Welcome to weekly series The Singles Life, where known experts Katie Parker and Hussein Moses peruse, ponder and pontificate on the latest and (maybe) greatest in New Zealand music.
It may be hard to recall in these dark times, but there really was a moment when that cross-stitched Kanye tweet you bought off Etsy was - dare we say it - cool. While that time has thankfully passed, twee is not gone and nor has its audience. Which brings us to Christchurch's Pickle Darling who, from top to toe, seems about as twee as it gets. Katie loves it; Hussein’s not so sure - time for a debate!
Katie: I think it's pretty safe to say that in 2017, twee is a dirty word: Seth Cohen grew up; Zooey Deschanel isn’t cool anymore; People still like Wes Anderson movies but they probably don’t post pretty little Grand Budapest Hotel stills on their Facebook walls anymore - and nor should they. Objectively, twee is almost always terrible; a hideous mix of cutesiness and cynicism and we all indulged it longer than we ought have.
OR SO I THOUGHT.
While I feel these things in theory, in practice it gets more complicated and this is particularly true of music which can get away with a smidgen more fluff than everything else.
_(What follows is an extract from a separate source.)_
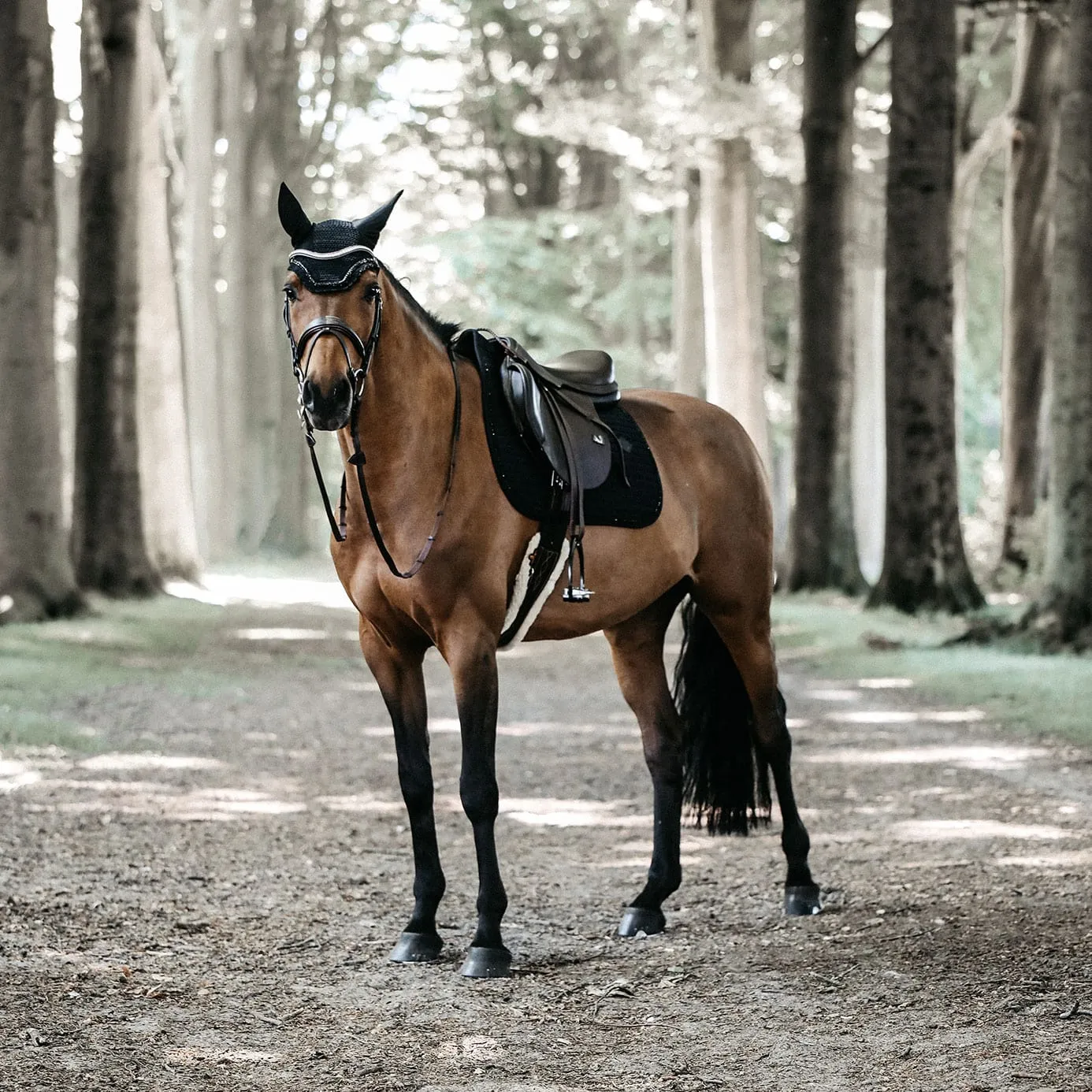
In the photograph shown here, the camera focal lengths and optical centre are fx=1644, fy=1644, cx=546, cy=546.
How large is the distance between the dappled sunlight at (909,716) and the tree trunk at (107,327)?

Enter Pickle Darling, the bedroom pop project of Christchurch-based artist Lukas Mayo. His new video for the song ‘Chomsky’s Sweater’ caught my eye and my dopey little heart with a blend of melancholy lo-fi loveliness, the likes of which I had considered myself immune to.
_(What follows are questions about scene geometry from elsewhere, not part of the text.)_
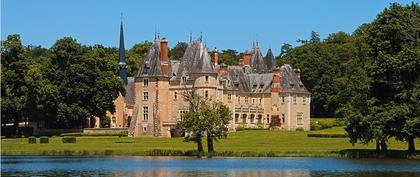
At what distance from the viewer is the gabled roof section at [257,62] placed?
104062 millimetres

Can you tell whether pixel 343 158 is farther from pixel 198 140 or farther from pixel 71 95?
pixel 71 95

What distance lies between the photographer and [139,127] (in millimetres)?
92500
Am I falling into a trap of cute boys and fluffy jumpers or is Pickle Darling the real deal?
You can catch me running in the other direction anytime someone mentions this stupid genre. Well, maybe that's not entirely true - I do have my fair share of Bright Eyes records - but these days I'm firmly on the 'burn all ukuleles' side of the conversation. Something about it just doesn't sit right, which maybe comes down to the fact that it's the easy listening soundtrack to what feels like every commercial on TV. It didn't take long for the genre to wear out its welcome once advertisers figured out they could use it to their advantage.
One other thing: did you know there is a sub-genre of twee called “cuddlecore”? I repeat, THERE IS A GENRE CALLED “CUDDLECORE”.
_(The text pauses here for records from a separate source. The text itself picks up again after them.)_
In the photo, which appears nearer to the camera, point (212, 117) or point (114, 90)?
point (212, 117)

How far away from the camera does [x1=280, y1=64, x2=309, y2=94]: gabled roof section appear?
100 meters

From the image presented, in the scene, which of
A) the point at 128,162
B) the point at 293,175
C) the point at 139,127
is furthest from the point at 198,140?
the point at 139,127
I'm going to need some more convincing.
Katie: Um, Bright Eyes isn’t twee. I can’t believe you would say that to me.
I think what can keep twee from being truly intolerable is nuance and to me Pickle Darling has it.
Sure he’s signed to a Slovakian label that only makes cassettes which he sells in pretty cases in some niche shop in Japan and on his website he sells handwritten lyric sheets complete with illustrations (my favourite being this one which is called Legend of the Gobbos, named after the incredible ‘90s video game Croc: Legend of the Gobbos and includes a small drawing of Croc himself).
But I also think that stuff here is very intentional and self-aware. The songs are cute, but not at all insubstantial, and when on a track called ‘Pink Hair’ he sings “darling, oh I've a voice not made for mass consumption, headphones can't quite conceal my Sufjan impersonation”, I feel like it’s wry rather than self-indulgent.
I would actually make the case that New Zealand has a good history of twee. Less saccharine and with more self-loathing than their counterparts in the US, Kiwi artists like Goodshirt, The Brunettes, The Ruby Suns, Kane Strang (who Pickle Darling is supporting for an upcoming Christchurch show) etc. have always had more to offer than just cuteness.
Hussein: Damn, I hadn't ever really considered Goodshirt to be twee, but now that I listen back to ‘Sophie’ I think you could make a pretty sound argument for it.
I like a lot of those old Lil' Chief acts, but it's not 2005 anymore and I can't understand why anyone would make time for music that still sounds like this. Give me something new. Besides, the genre already reached its logical conclusion in New Zealand when Avalanche City broke through with a one hit wonder that confirmed just how unremarkable the entire sound and aesthetic had become.
That same song would end up going to number one, winning the Silver Scroll (surprise, surprise) and getting a sweet ad placement on TV2. And it was just a boring rip-off of Owl City!
It's not just the sweaters; the whole twee genre sounds second-hand now.
Katie: You say that it's passé, but when I saw the video for ‘Chomsky’s Sweater’ it felt fresh. Things can feel so sterile in the digital age, and even though sad indie boys playing instruments in their bedrooms is nothing new, it feels increasingly cynical and corporate to the point that we have this dude running around Black Swanning Ed Sheeran.
At a time when everyone is supposed to be the next Lorde, there’s something really nice about a project that feels so simple and unambitious.
And as long as cute skinny boys wear glasses and funny jumpers and make nice plinky plonky music, twee isn’t going anywhere. I suggest you get on board.
Hussein: Ok, ok, I’m knitting as fast as I can.